═══ INFORMATION GIVEN ═══

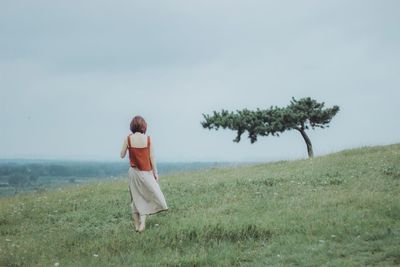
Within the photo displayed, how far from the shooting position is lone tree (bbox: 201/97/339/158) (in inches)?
1356

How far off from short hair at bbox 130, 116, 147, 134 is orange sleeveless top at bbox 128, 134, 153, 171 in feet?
0.88

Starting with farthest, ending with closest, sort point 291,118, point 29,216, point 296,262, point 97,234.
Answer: point 291,118 < point 29,216 < point 97,234 < point 296,262

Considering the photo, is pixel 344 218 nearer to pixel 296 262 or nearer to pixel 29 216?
pixel 296 262

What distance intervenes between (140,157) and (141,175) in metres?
0.46

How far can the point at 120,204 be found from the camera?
16.6m

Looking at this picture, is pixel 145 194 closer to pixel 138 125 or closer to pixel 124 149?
pixel 124 149

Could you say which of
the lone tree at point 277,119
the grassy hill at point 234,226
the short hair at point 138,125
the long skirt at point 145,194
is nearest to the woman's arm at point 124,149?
the short hair at point 138,125

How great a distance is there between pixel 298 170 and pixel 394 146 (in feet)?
29.4

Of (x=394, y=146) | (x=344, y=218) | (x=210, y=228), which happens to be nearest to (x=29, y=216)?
(x=210, y=228)

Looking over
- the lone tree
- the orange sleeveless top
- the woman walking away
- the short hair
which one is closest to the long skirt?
the woman walking away

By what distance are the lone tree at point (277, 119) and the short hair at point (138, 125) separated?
23163mm

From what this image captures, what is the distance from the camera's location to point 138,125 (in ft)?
40.2

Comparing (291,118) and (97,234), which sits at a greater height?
(291,118)

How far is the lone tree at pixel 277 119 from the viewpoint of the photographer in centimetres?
Result: 3444
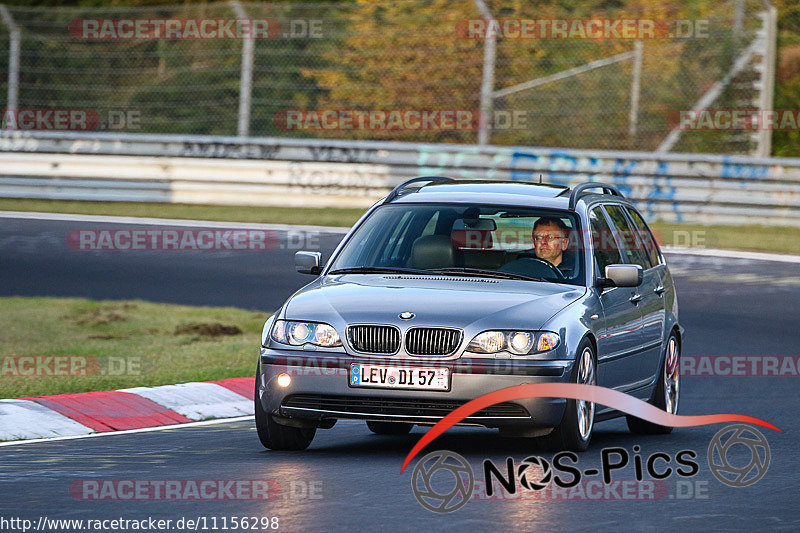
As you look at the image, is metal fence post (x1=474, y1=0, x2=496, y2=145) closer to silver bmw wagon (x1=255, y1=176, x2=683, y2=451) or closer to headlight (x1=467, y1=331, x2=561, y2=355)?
silver bmw wagon (x1=255, y1=176, x2=683, y2=451)

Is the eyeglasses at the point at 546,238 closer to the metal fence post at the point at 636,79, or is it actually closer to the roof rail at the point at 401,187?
the roof rail at the point at 401,187

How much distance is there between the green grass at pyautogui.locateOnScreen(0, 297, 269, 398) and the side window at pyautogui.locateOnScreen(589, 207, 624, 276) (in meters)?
3.36

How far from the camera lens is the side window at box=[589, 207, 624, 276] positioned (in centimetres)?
947

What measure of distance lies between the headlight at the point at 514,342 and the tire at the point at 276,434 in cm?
119

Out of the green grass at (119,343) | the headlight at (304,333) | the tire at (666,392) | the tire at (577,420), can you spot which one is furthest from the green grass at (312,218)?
the headlight at (304,333)

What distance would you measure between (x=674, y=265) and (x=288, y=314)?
1227cm

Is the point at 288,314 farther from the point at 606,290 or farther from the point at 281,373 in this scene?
the point at 606,290

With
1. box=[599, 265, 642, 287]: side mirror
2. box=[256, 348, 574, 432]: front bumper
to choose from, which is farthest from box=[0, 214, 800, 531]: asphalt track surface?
Result: box=[599, 265, 642, 287]: side mirror

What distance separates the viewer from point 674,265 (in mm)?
20000

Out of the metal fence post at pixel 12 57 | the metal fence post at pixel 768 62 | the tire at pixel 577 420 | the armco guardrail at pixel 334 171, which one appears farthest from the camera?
the metal fence post at pixel 12 57

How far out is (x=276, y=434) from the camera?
855cm

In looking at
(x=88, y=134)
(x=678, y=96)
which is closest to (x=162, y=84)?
(x=88, y=134)

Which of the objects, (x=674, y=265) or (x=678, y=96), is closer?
(x=674, y=265)

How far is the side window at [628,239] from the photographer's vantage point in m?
10.2
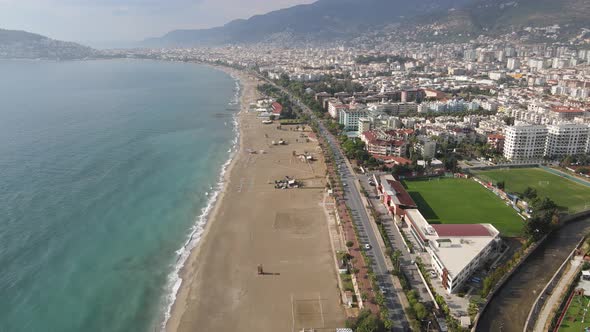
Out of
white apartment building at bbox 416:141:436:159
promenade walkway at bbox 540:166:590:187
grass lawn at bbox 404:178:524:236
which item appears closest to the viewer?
grass lawn at bbox 404:178:524:236

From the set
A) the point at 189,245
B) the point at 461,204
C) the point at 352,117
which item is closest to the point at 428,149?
the point at 461,204

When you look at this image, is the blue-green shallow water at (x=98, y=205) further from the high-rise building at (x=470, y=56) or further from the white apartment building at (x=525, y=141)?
the high-rise building at (x=470, y=56)

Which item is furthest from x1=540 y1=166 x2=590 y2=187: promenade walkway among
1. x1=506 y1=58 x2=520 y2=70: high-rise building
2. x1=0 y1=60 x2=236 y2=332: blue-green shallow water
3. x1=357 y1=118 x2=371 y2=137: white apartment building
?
x1=506 y1=58 x2=520 y2=70: high-rise building

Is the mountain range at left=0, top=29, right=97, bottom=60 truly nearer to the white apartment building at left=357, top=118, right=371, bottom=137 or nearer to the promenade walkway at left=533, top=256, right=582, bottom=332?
the white apartment building at left=357, top=118, right=371, bottom=137

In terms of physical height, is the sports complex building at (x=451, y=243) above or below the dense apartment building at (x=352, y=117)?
below

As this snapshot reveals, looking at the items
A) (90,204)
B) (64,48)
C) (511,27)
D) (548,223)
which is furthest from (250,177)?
(64,48)

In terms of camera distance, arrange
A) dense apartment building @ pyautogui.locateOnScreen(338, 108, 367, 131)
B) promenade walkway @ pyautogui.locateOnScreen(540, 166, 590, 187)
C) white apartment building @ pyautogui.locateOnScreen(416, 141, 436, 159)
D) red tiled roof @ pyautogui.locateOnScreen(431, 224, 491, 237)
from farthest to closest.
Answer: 1. dense apartment building @ pyautogui.locateOnScreen(338, 108, 367, 131)
2. white apartment building @ pyautogui.locateOnScreen(416, 141, 436, 159)
3. promenade walkway @ pyautogui.locateOnScreen(540, 166, 590, 187)
4. red tiled roof @ pyautogui.locateOnScreen(431, 224, 491, 237)

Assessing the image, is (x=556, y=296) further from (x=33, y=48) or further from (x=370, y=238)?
(x=33, y=48)


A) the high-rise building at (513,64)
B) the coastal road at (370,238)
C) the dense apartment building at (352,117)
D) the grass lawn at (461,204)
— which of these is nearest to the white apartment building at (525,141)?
the grass lawn at (461,204)
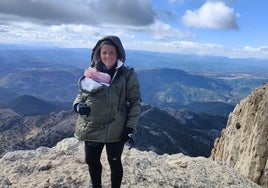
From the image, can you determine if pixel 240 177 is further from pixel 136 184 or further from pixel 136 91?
pixel 136 91

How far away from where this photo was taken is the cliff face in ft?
98.5

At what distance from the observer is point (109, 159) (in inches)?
425

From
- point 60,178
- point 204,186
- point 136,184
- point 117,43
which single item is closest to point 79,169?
point 60,178

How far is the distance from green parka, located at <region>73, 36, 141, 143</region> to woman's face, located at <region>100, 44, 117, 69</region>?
176 mm

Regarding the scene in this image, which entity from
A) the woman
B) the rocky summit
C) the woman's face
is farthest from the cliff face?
the woman's face

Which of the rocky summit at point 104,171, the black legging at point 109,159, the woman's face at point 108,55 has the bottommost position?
the rocky summit at point 104,171

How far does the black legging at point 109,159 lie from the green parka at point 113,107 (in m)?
0.31

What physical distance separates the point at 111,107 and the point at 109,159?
5.40ft

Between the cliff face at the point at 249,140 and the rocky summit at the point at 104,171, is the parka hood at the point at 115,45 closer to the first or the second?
the rocky summit at the point at 104,171

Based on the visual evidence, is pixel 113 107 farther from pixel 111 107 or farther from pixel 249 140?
pixel 249 140

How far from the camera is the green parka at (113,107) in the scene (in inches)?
408

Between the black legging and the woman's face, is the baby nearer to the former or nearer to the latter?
the woman's face

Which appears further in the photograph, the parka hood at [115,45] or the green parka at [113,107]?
the parka hood at [115,45]

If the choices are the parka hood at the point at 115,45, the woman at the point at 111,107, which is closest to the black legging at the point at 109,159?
the woman at the point at 111,107
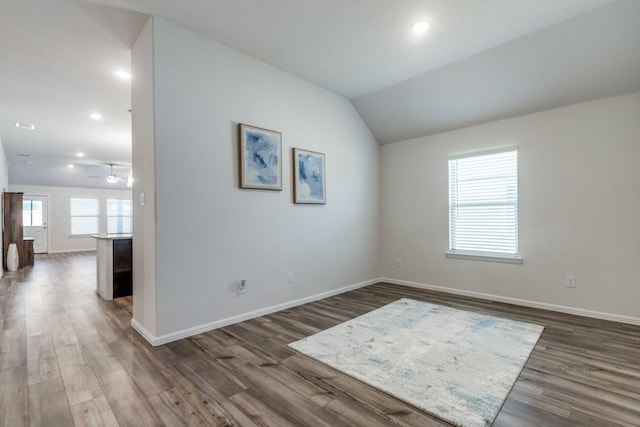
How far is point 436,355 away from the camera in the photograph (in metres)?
2.43

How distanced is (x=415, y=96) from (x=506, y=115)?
117 centimetres

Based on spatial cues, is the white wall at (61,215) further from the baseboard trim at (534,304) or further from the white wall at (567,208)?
the white wall at (567,208)

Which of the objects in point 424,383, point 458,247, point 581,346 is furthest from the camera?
point 458,247

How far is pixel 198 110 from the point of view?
295cm

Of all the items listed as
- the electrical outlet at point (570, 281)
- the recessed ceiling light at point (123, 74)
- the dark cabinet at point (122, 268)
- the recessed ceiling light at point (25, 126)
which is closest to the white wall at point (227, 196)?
the recessed ceiling light at point (123, 74)

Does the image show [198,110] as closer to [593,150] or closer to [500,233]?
[500,233]

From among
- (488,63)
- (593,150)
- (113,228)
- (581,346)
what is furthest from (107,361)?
(113,228)

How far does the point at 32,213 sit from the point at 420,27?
485 inches

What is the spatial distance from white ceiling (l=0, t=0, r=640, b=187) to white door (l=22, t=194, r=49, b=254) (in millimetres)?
6690

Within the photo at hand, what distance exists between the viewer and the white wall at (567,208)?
3186mm

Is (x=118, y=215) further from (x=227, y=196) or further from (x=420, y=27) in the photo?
(x=420, y=27)

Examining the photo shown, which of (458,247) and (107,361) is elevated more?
(458,247)

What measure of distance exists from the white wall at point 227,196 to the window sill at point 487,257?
163 cm

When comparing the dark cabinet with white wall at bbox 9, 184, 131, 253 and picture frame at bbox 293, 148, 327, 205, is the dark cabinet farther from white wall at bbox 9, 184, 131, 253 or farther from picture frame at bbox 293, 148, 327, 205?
white wall at bbox 9, 184, 131, 253
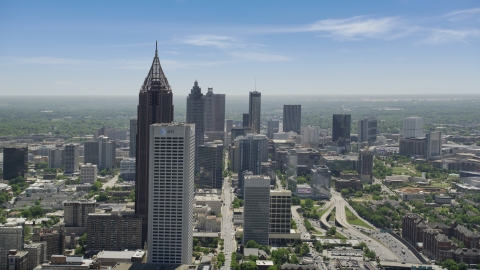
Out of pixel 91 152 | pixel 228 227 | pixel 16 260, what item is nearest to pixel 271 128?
pixel 91 152

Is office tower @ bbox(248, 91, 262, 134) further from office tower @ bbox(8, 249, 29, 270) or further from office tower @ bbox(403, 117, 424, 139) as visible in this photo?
office tower @ bbox(8, 249, 29, 270)

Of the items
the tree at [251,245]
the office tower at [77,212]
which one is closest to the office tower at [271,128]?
the office tower at [77,212]

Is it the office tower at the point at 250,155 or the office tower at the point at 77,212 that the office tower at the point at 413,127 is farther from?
the office tower at the point at 77,212

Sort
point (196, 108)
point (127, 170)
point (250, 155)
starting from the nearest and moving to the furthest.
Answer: point (250, 155), point (127, 170), point (196, 108)

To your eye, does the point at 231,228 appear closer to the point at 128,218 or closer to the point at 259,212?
the point at 259,212

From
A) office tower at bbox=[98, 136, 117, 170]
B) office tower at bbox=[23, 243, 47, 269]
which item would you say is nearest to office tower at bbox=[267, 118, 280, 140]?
office tower at bbox=[98, 136, 117, 170]


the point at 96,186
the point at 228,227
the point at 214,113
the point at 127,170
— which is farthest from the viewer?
the point at 214,113

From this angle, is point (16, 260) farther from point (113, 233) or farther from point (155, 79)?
point (155, 79)
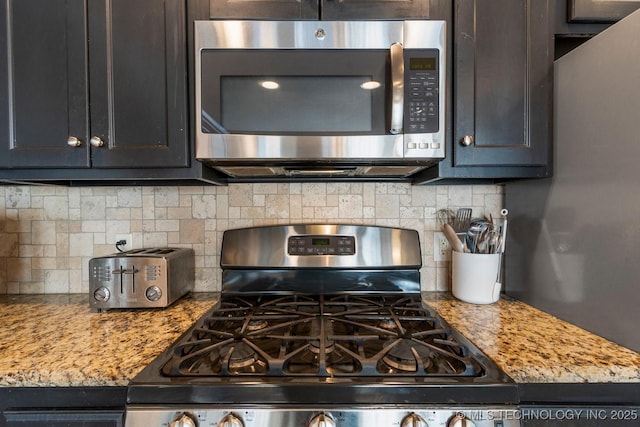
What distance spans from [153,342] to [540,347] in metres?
1.04

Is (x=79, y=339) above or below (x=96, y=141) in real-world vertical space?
below

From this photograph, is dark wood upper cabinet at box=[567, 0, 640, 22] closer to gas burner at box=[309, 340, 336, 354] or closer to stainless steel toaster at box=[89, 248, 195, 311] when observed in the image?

═══

__STATED TASK__
Please return the data above verbatim, from the line containing "Is (x=79, y=339)" through the end, with both ends included.

__EXERCISE SOLUTION__
Is (x=79, y=339) above or below (x=96, y=141) in real-world vertical space?
below

From this photograph, is dark wood upper cabinet at box=[567, 0, 640, 22] closer to gas burner at box=[309, 340, 336, 354] or closer to stainless steel toaster at box=[89, 248, 195, 311] when observed in the image?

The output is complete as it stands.